Is my country sustainable? Many citizens may be asking themselves this question as the work to achieve the Sustainable Development Goals continues in 2017. The sad answer is that for many aspects of sustainability we are not able to come with an answer that is as robust as we would like; in particular when it comes to environmental sustainability and measuring the share of the planet’s environment that a country affects through its production and consumption.
Last week the UN hosted the first world data forum in Cape Town, South Africa. The forum brought together statistics and data experts to improve the data foundation for the Sustainable Development Goals (SDGs). However, given the diversity of the 169 targets and without a systemic framework to prioritize efforts between them, it is unlikely the forum will bring momentum around gathering the relevant data on global environmental sustainability. Indeed, some may even question whether global environmental sustainability-thinking even belongs among the SDGs. This is not a trivial question. Global environmental limits are likely to fundamentally influence defensible choices of development pathways.

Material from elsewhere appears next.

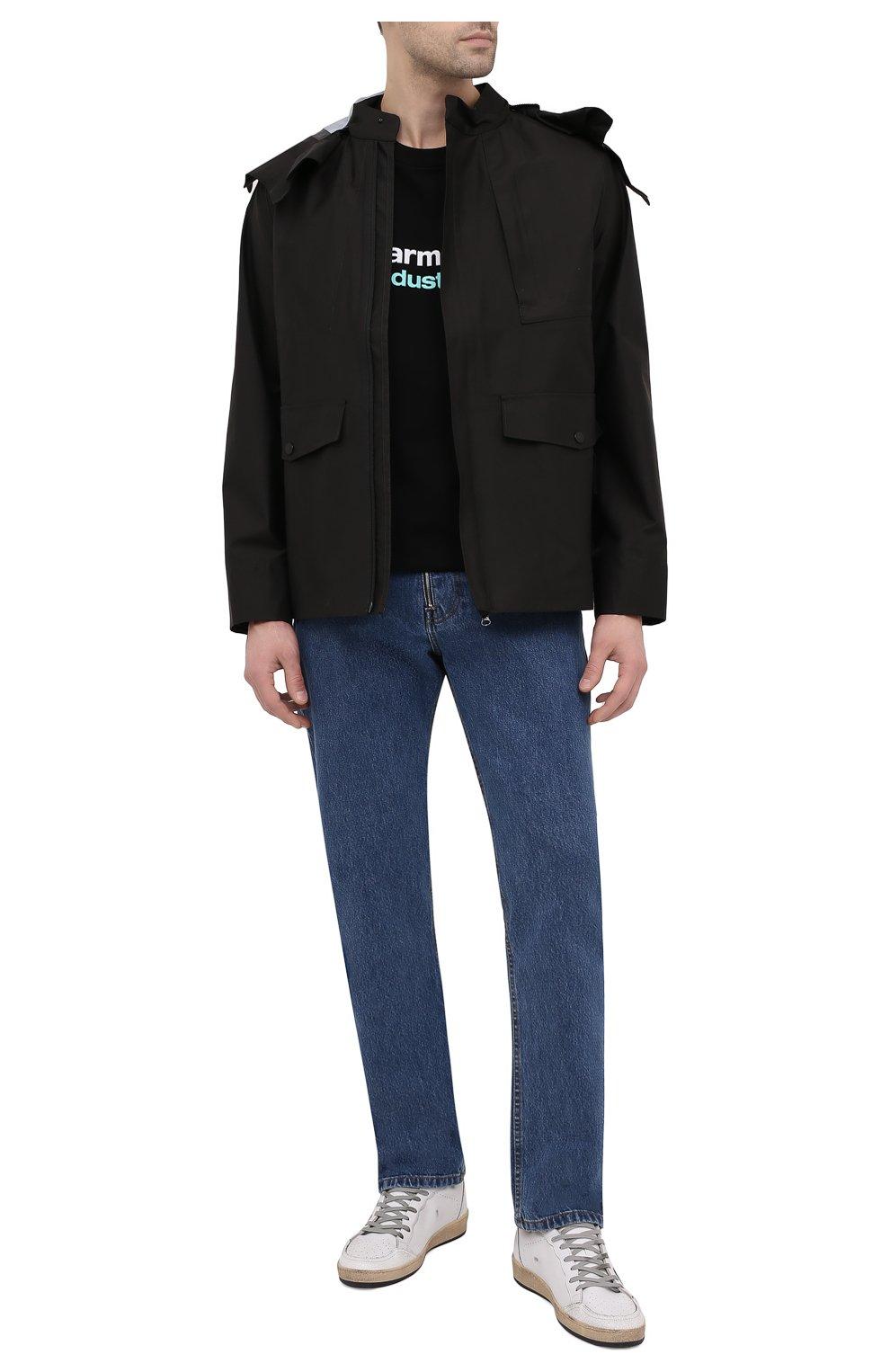 Мужская хлопковая футболка PHARMACY INDUSTRY черного цвета, арт. PHM235   Фото 2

So, is there an argument to place global environmental limits more centrally among the SDGs? I believe the answer is clearly yes, but the lack of a systemic framework means it is easy to miss in the forest of targets. However, the biodiversity targets refers to the need to halt the loss of biodiversity, and the climate goals recognizes the Paris agreement and it’s 1.5-2 C goal. And perhaps most importantly, target 8.4 mentions the need to decouple economic growth from environmental degradation. Judging by one of the target’s approved indicators, the material footprint, a country’s decoupling should be measured by its global environmental impact.

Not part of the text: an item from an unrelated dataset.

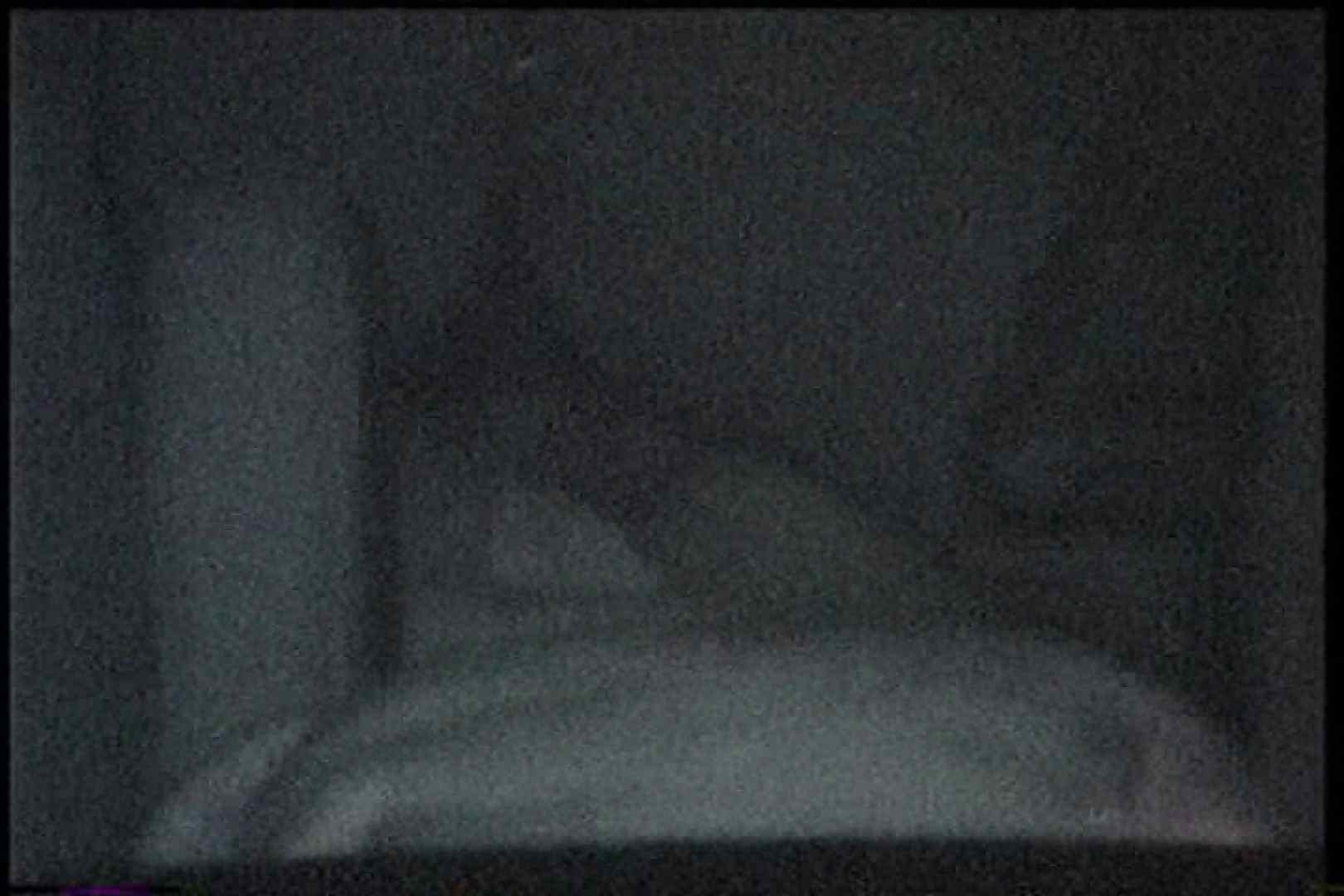 充血監督の深夜の運動会Vol.181 車の中のカップル オマンコ動画キャプチャ 79画像 70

Environmentally extended multi-regional input-output models (EE-MRIOs) provide some of the best estimates that we have of national pressures on the global environment. However, these estimates, produced by relating environmental pressures to economic data on trade and consumption rely on a great deal of data interpolation, in particular for non-OECD countries. Still they have helped highlight that we are much further from decoupling economic growth from environmental pressures than is sometimes claimed and demonstrated that links between biodiversity loss and global trade are likely substantial and in principle can be estimated at sub-national levels using spatially explicit methods. An ongoing study by researchers at University of Geneva and UNEP GRID give a first estimate of where OECD countries and other major economies are in relation to their demographic share of the global environmental budget if we are to stay within planetary boundaries. The preliminary results indicate that all countries transgress one or more of their demographic shares and OECD countries sometimes with orders of magnitude.

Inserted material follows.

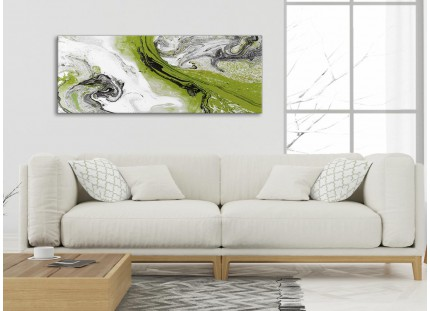 Lime Green and Grey Swirl Bedroom Canvas Pictures Accessories - Abstract Print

Global environmental sustainability may have been largely overlooked at the first UN data forum, yet in 2030, better data to quantify countries’ global environmental footprints will be central to assess whether nations have been successful in reaching the core challenge of the SDGs. Without the support of governments and large private actors to fund better data, citizens may never get the accurate answer to their question that they deserve.
Peter Søgaard Jørgensen
Researcher, PhD
Global Economic Dynamics and the Biosphere
Royal Swedish Academy of Sciences
SDG goals? Seems there is a serious disconnect between the goals and practical action.For example If you look at SDG 13, 2019 review – its about measuring impact and and painkilling (finance for adaptation mitigations) – but we keep doing whatever is hurting the environment. I dont know what strategies countries that have ratified the Paris Agreement will come up with but I can tell you now, it will be a lot of not much. Climate or better sustainability action should be internalised to each individual economic activity. The balance of earth, people needs and economic activity if enforced at this level of focus everything works out.